- DATA EXTRACTS -
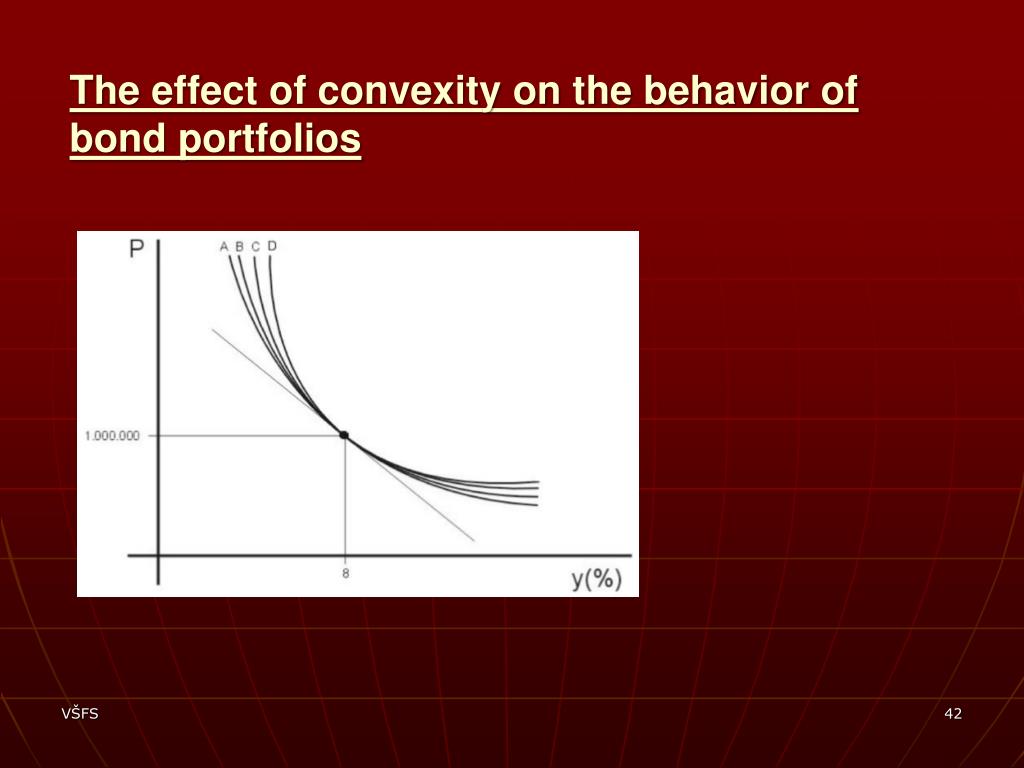 The effect of convexity on the behavior of bond portfolios

P
A B C D
1.000.000
8
y(%)

VŠFS

42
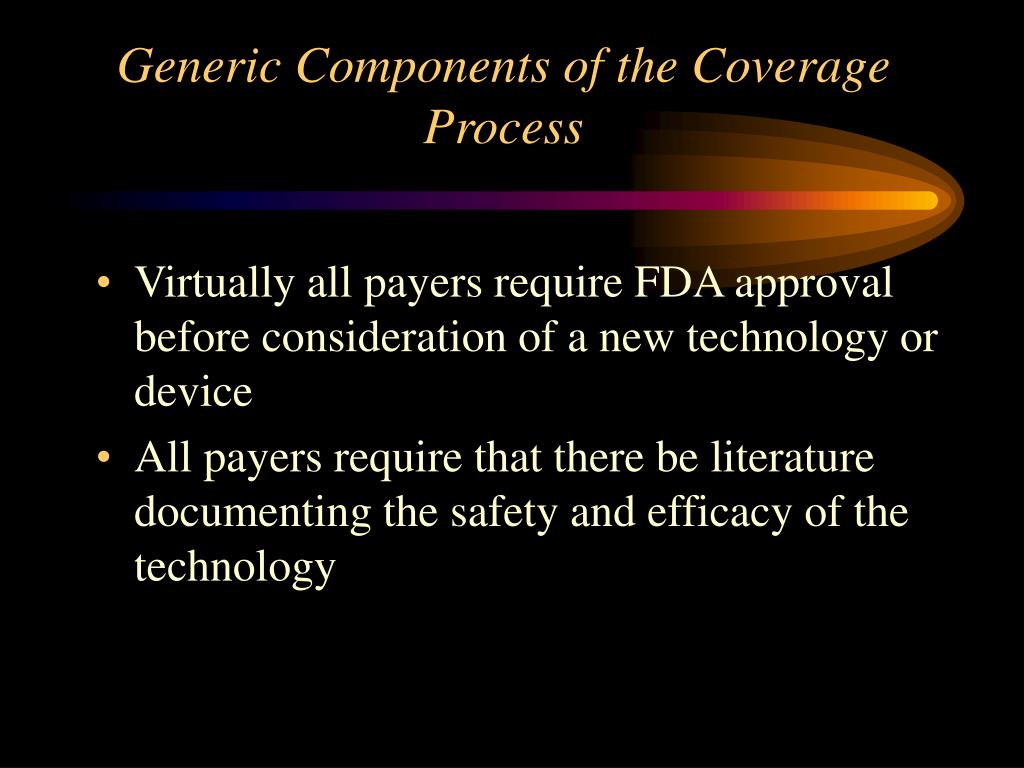 Generic Components of the Coverage Process

• Virtually all payers require FDA approval before consideration of a new technology or device
• All payers require that there be literature documenting the safety and efficacy of the technology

- REQUIREMENT -
Leaving the pictures aside, transcribe the entire listing exactly.

- THE ANSWER -
 The effect of convexity on the behavior of bond portfolios

P
A B C D
1.000.000
8
y(%)

VŠFS

42
 Generic Components of the Coverage Process

• Virtually all payers require FDA approval before consideration of a new technology or device
• All payers require that there be literature documenting the safety and efficacy of the technology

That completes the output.